• [Material shown]:

--- --- ---

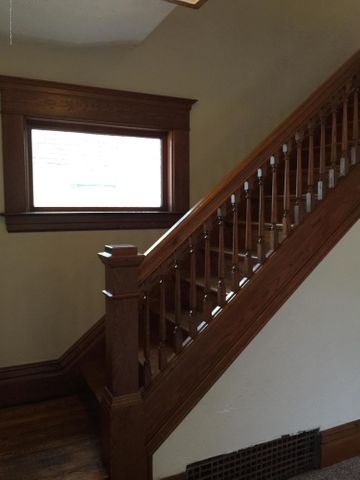 214 Woodlawn Ave - Stairway - 4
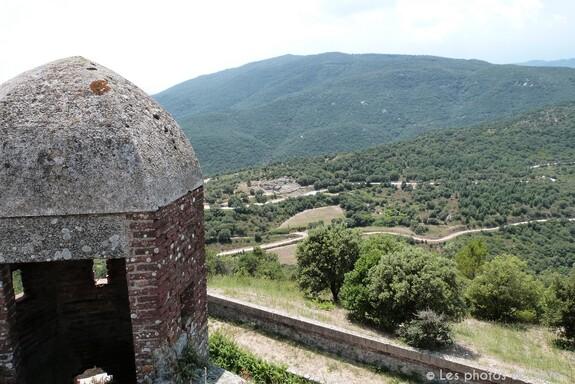 Le château de Bellegarde au Perthus dans les Pyrénées Orientales (66) – Les  photos de Véro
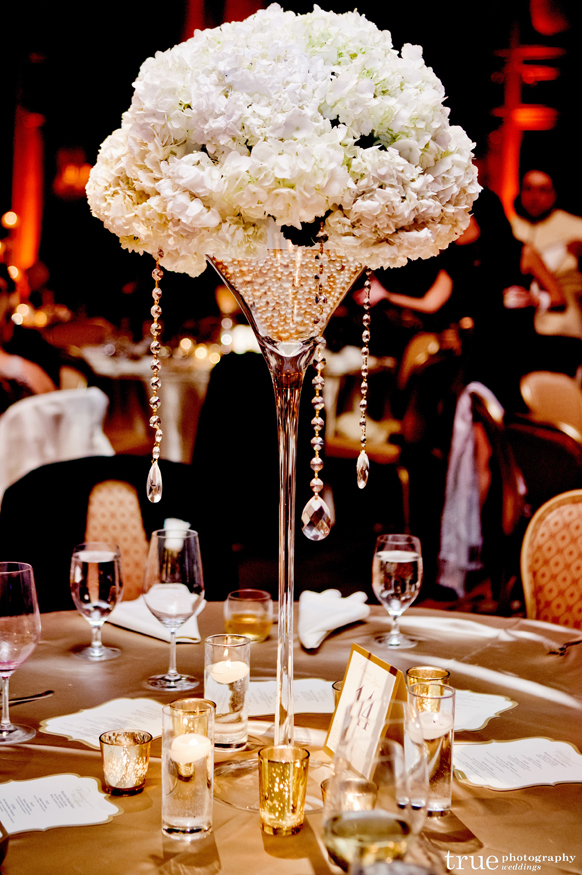 Stylish Wedding Centerpiece In Martini Gl Filed With Pearls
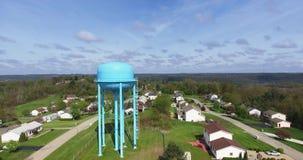 Torre di acqua di vista aerea in vicinanza video d archivio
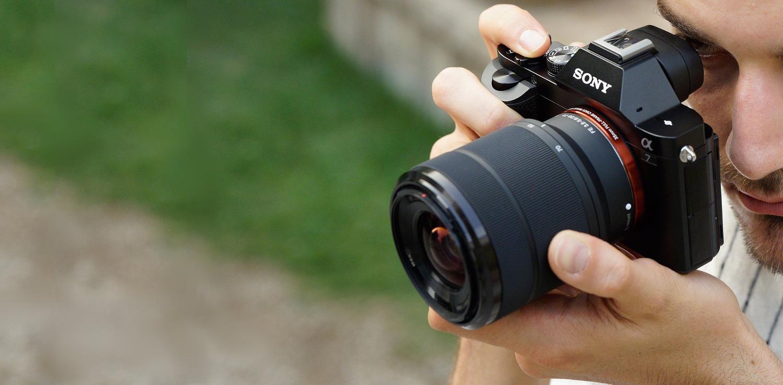 Řada fotoaparátů Sony Alpha 7 – první plnoformátové bezzrcadlovky s výměnnými objektivy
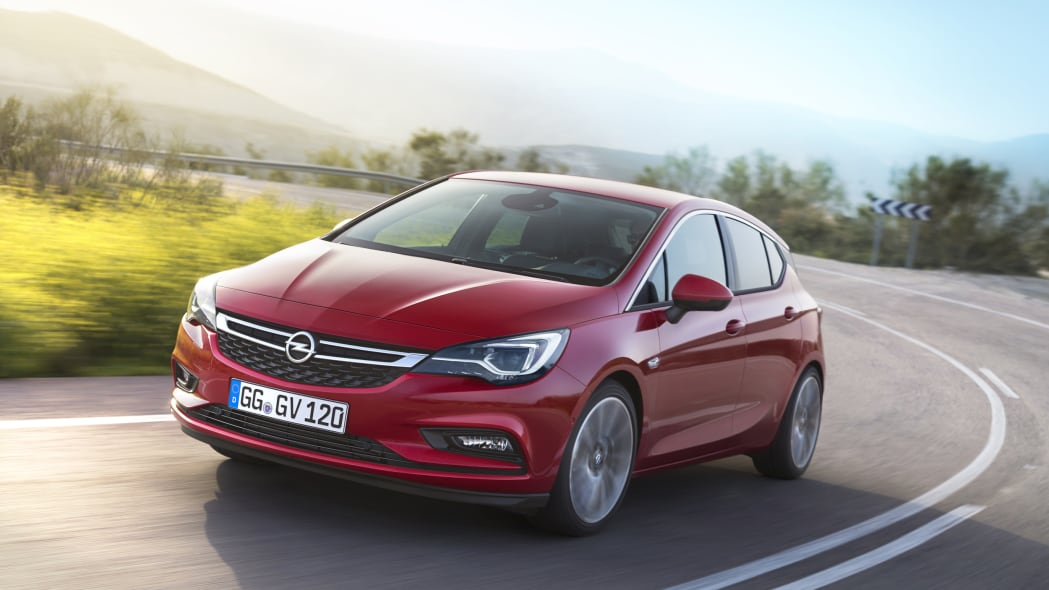 2016 Opel Astra front 3/4 road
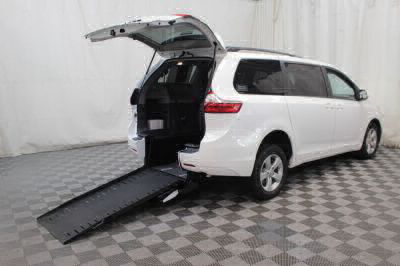 Commercial Wheelchair Vans for Sale - 2017 Toyota Sienna LE ADA Compliant Vehicle VIN: 5TDKZ3DC3HS864649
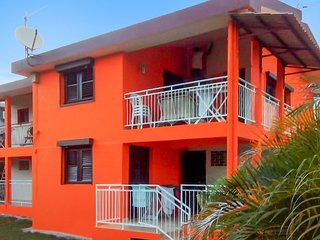Cosy, 2-bedroom apartment with a furnished terrace and city views - 150m from the beach! - Sainte-Luce vacation rentals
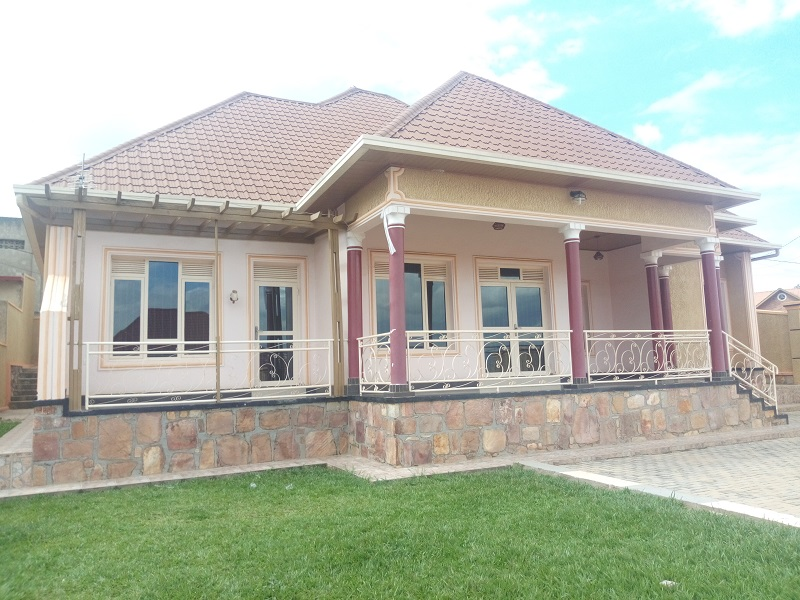 A 4 BEDROOM HOUSE FOR RENT AT KABEZA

--- --- ---

• [Task requirements]: An exact copy of all the data above is required; omit any pictures.

• [Task solution]:
 214 Woodlawn Ave - Stairway - 4
 Le château de Bellegarde au Perthus dans les Pyrénées Orientales (66) – Les  photos de Véro
 Stylish Wedding Centerpiece In Martini Gl Filed With Pearls
 Torre di acqua di vista aerea in vicinanza video d archivio
 Řada fotoaparátů Sony Alpha 7 – první plnoformátové bezzrcadlovky s výměnnými objektivy
 2016 Opel Astra front 3/4 road
 Commercial Wheelchair Vans for Sale - 2017 Toyota Sienna LE ADA Compliant Vehicle VIN: 5TDKZ3DC3HS864649
Cosy, 2-bedroom apartment with a furnished terrace and city views - 150m from the beach! - Sainte-Luce vacation rentals
 A 4 BEDROOM HOUSE FOR RENT AT KABEZA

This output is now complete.